Originally created using unpasteurised cow's milk, these days it's often made with pasteurised milk as regulations around raw milk prevent the former.
You can distinguish a camembert from a brie by its size.
How? Because camembert will always come in a small wheel with a diameter of roughly 8-10 centimetres. Just like in the pic above.
So now, let's look at the image below…
What is brie?
See the difference? That's brie (above).
Both brie and camembert are soft, creamy cheeses with an edible white rind, but you can tell a brie from a camembert because brie will be larger (unless it's a baby brie or petit brie in which case, you'll have to check the label).
But most brie comes in a large-ish wheel and you'll often see it sold in wedges.

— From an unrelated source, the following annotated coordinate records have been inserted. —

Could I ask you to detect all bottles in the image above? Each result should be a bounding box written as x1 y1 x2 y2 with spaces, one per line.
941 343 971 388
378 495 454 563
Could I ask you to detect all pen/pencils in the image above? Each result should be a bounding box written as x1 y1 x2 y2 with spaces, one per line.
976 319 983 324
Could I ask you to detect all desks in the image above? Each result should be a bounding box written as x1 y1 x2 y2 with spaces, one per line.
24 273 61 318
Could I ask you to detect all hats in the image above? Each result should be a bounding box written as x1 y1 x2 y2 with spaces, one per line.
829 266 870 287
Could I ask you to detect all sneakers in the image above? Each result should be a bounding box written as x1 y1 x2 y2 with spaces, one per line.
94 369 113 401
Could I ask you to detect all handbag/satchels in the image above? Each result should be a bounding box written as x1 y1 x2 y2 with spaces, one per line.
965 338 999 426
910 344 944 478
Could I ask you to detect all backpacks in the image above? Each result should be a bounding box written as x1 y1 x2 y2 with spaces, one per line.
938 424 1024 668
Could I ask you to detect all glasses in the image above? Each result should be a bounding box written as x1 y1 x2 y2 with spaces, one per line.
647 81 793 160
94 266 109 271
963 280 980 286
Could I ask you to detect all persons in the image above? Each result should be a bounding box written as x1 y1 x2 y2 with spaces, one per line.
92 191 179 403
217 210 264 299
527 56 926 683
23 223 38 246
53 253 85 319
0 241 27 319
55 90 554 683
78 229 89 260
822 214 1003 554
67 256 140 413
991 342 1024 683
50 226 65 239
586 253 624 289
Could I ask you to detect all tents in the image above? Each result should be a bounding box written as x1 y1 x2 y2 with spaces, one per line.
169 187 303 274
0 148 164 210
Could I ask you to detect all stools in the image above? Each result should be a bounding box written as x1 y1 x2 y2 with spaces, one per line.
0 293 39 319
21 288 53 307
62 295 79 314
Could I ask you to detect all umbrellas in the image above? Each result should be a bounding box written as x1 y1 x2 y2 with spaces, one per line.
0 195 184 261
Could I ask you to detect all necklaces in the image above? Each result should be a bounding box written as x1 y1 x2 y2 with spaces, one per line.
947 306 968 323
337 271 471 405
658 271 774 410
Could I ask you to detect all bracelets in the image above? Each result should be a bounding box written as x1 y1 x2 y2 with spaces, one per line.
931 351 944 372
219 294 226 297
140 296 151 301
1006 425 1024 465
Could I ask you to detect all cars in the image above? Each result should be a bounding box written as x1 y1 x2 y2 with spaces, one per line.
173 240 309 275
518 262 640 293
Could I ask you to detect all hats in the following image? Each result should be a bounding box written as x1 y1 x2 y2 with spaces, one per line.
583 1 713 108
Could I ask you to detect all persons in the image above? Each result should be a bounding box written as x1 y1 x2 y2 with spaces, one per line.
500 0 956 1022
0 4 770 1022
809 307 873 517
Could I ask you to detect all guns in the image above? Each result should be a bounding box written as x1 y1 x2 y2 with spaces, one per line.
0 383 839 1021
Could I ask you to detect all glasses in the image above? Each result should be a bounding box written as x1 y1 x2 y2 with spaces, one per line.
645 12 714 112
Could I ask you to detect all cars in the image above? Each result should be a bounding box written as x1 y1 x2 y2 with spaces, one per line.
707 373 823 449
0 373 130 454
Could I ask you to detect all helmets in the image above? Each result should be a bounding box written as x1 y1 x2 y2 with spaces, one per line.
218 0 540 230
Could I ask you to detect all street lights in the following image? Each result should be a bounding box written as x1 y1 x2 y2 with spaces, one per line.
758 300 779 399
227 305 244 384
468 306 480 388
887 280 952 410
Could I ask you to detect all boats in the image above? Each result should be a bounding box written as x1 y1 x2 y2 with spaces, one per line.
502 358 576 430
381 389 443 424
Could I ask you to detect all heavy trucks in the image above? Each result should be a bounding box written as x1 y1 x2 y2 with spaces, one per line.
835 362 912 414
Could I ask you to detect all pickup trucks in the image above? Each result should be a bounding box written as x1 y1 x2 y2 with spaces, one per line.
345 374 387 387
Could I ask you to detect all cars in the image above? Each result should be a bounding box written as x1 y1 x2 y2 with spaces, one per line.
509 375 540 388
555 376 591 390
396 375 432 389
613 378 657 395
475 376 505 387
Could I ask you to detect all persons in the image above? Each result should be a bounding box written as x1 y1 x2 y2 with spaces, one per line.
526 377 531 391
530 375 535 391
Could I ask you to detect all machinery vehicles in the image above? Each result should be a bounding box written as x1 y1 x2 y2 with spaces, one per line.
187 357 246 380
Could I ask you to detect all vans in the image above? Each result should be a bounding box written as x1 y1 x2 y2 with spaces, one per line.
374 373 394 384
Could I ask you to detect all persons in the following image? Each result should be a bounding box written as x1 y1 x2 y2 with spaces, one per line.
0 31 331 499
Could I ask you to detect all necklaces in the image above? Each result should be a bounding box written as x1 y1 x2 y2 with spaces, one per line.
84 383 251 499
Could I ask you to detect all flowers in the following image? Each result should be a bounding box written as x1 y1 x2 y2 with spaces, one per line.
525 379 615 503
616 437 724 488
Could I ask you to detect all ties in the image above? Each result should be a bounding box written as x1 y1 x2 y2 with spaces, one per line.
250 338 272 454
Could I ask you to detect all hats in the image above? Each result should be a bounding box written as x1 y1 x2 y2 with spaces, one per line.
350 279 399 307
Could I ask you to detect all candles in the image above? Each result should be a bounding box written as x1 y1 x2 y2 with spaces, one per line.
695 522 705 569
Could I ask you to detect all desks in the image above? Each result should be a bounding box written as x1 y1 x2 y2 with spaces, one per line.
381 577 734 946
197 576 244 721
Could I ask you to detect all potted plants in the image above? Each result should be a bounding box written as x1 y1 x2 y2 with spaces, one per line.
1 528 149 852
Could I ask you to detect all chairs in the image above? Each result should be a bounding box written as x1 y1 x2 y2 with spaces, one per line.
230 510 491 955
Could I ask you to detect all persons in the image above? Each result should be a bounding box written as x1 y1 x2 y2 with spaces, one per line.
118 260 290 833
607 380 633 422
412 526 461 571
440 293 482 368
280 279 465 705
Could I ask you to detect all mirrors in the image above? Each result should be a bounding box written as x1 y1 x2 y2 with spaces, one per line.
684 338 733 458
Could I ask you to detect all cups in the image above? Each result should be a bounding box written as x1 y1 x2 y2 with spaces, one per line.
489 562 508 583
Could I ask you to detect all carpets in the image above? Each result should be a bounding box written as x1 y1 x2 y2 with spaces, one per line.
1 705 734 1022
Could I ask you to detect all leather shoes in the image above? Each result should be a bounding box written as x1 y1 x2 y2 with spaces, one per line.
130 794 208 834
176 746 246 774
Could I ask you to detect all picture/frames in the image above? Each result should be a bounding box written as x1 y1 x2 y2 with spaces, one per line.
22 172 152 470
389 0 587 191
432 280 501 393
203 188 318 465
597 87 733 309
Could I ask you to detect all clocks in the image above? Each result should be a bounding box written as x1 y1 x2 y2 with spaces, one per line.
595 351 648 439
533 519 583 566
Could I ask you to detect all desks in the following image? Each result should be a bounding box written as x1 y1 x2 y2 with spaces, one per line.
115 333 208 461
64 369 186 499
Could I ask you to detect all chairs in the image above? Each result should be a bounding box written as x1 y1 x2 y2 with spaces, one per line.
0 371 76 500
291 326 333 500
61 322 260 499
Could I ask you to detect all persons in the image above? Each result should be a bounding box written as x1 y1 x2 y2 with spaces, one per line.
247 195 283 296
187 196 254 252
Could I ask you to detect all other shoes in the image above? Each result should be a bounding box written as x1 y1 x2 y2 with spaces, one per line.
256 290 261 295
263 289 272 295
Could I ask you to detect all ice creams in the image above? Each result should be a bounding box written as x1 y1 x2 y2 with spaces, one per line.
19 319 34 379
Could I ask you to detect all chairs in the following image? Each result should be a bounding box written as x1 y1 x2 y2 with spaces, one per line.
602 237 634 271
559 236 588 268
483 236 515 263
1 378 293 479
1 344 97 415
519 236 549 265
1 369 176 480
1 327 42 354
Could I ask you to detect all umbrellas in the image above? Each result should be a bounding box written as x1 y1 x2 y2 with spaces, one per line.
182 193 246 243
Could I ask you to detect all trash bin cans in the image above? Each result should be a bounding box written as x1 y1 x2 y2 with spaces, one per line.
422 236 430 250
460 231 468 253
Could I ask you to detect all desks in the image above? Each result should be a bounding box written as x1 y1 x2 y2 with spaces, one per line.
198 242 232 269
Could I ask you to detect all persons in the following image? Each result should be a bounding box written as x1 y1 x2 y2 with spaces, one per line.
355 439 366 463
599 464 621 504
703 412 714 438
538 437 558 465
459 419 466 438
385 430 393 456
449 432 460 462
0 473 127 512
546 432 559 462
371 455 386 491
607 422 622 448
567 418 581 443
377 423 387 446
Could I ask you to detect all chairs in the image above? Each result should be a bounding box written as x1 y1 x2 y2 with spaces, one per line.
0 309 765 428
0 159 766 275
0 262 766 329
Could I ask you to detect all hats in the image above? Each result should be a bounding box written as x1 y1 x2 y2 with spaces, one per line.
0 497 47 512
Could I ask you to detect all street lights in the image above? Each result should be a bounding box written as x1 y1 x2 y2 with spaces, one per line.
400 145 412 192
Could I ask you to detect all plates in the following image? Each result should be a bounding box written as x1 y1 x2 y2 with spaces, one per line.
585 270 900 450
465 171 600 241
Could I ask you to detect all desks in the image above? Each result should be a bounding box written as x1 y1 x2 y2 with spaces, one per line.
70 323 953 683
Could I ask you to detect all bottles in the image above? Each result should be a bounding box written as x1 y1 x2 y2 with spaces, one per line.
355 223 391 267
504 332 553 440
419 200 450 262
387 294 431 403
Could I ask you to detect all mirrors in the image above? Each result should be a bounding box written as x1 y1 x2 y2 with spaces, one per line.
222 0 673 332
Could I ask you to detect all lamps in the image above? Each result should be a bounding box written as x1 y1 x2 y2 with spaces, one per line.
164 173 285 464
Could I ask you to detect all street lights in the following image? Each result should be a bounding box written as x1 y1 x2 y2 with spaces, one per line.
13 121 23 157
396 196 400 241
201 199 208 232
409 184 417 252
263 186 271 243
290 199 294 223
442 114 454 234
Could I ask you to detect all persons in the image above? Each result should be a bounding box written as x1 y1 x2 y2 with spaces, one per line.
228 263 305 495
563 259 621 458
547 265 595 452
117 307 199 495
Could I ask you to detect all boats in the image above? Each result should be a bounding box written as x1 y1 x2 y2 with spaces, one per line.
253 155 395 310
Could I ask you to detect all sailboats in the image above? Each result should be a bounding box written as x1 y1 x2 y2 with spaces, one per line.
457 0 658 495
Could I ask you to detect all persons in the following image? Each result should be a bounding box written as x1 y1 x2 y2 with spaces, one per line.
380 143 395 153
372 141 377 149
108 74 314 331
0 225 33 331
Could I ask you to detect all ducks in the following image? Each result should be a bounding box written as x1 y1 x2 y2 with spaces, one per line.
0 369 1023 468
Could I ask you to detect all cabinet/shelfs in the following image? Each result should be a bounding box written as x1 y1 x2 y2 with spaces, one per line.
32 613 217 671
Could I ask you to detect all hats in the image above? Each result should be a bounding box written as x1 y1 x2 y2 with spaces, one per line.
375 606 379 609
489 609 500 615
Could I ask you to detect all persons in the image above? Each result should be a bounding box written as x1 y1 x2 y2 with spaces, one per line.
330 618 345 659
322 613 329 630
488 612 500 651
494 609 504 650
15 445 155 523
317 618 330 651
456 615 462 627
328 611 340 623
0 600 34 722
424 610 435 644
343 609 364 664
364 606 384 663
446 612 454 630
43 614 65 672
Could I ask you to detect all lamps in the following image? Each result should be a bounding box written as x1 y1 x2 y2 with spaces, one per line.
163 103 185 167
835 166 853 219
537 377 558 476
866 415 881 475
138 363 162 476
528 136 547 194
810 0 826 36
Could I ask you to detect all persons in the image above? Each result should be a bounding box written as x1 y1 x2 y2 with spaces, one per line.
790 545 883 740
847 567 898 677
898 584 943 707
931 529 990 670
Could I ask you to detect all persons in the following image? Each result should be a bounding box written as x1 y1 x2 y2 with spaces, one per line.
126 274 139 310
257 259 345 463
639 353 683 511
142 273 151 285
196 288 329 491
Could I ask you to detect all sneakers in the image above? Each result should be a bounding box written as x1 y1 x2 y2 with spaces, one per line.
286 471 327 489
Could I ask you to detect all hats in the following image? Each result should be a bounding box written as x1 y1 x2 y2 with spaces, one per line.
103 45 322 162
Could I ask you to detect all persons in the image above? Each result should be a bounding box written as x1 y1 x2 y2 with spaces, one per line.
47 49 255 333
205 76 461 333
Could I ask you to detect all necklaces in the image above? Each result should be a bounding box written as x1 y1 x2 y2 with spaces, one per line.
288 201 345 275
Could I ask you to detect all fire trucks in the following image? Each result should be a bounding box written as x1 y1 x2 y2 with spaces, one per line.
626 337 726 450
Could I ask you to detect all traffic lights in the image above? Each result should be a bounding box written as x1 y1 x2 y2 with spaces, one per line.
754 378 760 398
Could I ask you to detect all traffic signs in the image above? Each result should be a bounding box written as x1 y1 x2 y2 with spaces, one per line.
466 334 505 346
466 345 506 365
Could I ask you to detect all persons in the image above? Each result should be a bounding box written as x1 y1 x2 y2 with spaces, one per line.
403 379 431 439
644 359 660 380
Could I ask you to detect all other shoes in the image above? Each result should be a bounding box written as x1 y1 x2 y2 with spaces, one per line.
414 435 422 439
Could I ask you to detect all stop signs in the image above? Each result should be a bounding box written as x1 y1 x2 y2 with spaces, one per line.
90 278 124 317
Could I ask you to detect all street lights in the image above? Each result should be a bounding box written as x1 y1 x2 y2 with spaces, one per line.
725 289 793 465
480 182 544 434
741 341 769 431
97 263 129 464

You wouldn't get a wedge of camembert because the wheel is too small.
Brie gets its name from the Brie region in Northern France where it was first made.
Camembert vs brie
Take a look at the pic above. Can you tell which is brie and which is camembert? Yes!
Congrats, you're becoming a cheese expert! But other than one being small and round and the other one being larger and coming in long wedges, what's the difference in taste?
Cream is added to the curd of brie which gives it a milder, lighter and more buttery finish.
Double and triple brie are even more buttery. In fact, French law states that a double-cream cheese must contain 60-70% butterfat which equates to about 30%+ fat in the finished product.
Camembert is slightly stronger with a more earthy and mushroomy taste and if left at room temperature will fully melt where brie will be more likely to hold its structure.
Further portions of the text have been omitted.